再度観客席に対して、正対してイメージの訓練。一列に並び、開始。Sたさん、どうしても頭で考えているのが一目瞭然。何かをやろうとする。このスタンスでは苦しいはず。心を動かしてほしいので、しきりに働く頭はいらない。
Yき、グイグイと突き動かされていくため、その見えているものは爽快。Mもと、それをどう見せ手いくかを考えてほしい。Kさわくん、体のぶれは迷いと照れだ。取り除きたい。U杉さん、指先がほんの少し動く。イメージをすることがまだまったくわかっていないように、動けない。しかし、まずここを通過すること。久しぶりに立ちすくむ俳優修行者に逢った。演じることへの畏怖。これは必要なこと。もしかしたら、糸口がほどければ、面白いかもしれない。

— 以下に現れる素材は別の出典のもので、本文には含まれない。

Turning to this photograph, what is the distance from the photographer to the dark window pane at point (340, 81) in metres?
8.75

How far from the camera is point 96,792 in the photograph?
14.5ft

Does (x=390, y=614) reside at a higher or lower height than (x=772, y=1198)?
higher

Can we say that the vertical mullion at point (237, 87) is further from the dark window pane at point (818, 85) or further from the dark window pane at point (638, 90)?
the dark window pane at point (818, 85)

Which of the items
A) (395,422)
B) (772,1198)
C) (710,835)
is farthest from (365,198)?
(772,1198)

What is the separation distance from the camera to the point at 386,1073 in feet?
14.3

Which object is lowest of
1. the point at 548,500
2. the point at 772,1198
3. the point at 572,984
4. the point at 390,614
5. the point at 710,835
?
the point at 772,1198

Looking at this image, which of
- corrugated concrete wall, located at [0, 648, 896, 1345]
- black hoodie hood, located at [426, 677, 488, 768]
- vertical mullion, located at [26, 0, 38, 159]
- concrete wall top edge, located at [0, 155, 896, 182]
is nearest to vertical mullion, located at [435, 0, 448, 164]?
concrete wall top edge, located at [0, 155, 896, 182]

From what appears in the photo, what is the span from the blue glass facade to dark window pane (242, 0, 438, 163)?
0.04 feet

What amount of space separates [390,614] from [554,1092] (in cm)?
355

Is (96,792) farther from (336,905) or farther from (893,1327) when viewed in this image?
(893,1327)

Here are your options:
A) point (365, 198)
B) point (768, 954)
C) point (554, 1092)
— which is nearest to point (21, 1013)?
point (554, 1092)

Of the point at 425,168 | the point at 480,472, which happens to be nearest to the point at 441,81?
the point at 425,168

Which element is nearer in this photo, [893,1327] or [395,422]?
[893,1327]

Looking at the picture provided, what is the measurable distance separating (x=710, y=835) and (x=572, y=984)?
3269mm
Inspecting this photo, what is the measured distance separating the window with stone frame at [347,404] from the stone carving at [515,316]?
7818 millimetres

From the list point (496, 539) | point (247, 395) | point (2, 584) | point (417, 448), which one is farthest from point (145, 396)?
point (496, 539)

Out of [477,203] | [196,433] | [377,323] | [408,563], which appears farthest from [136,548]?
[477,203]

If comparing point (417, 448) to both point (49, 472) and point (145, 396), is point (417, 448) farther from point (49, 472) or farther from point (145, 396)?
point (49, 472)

この動かないU杉さんのイメージを他の俳優の参加で動かしていく試み。発露してくるものが弱い。だから、懸命にとっかかりを探す。この集中が肝心。Yきが触れる。Kさわくんが触れる。それぞれがイメージを広げ始める。いきなり強い反応のU杉さん。しかし、瞬発的で失速する。爆発するように溢れるそれは強いものがあり、面白い。さて、これを表現として、俳優として、どうしていくかだね。Sたさん、手探りしながら加わる。Kたろうさん、しかり。シーンを創ることにそれぞれが動いていくので、リアリティが逃げていった。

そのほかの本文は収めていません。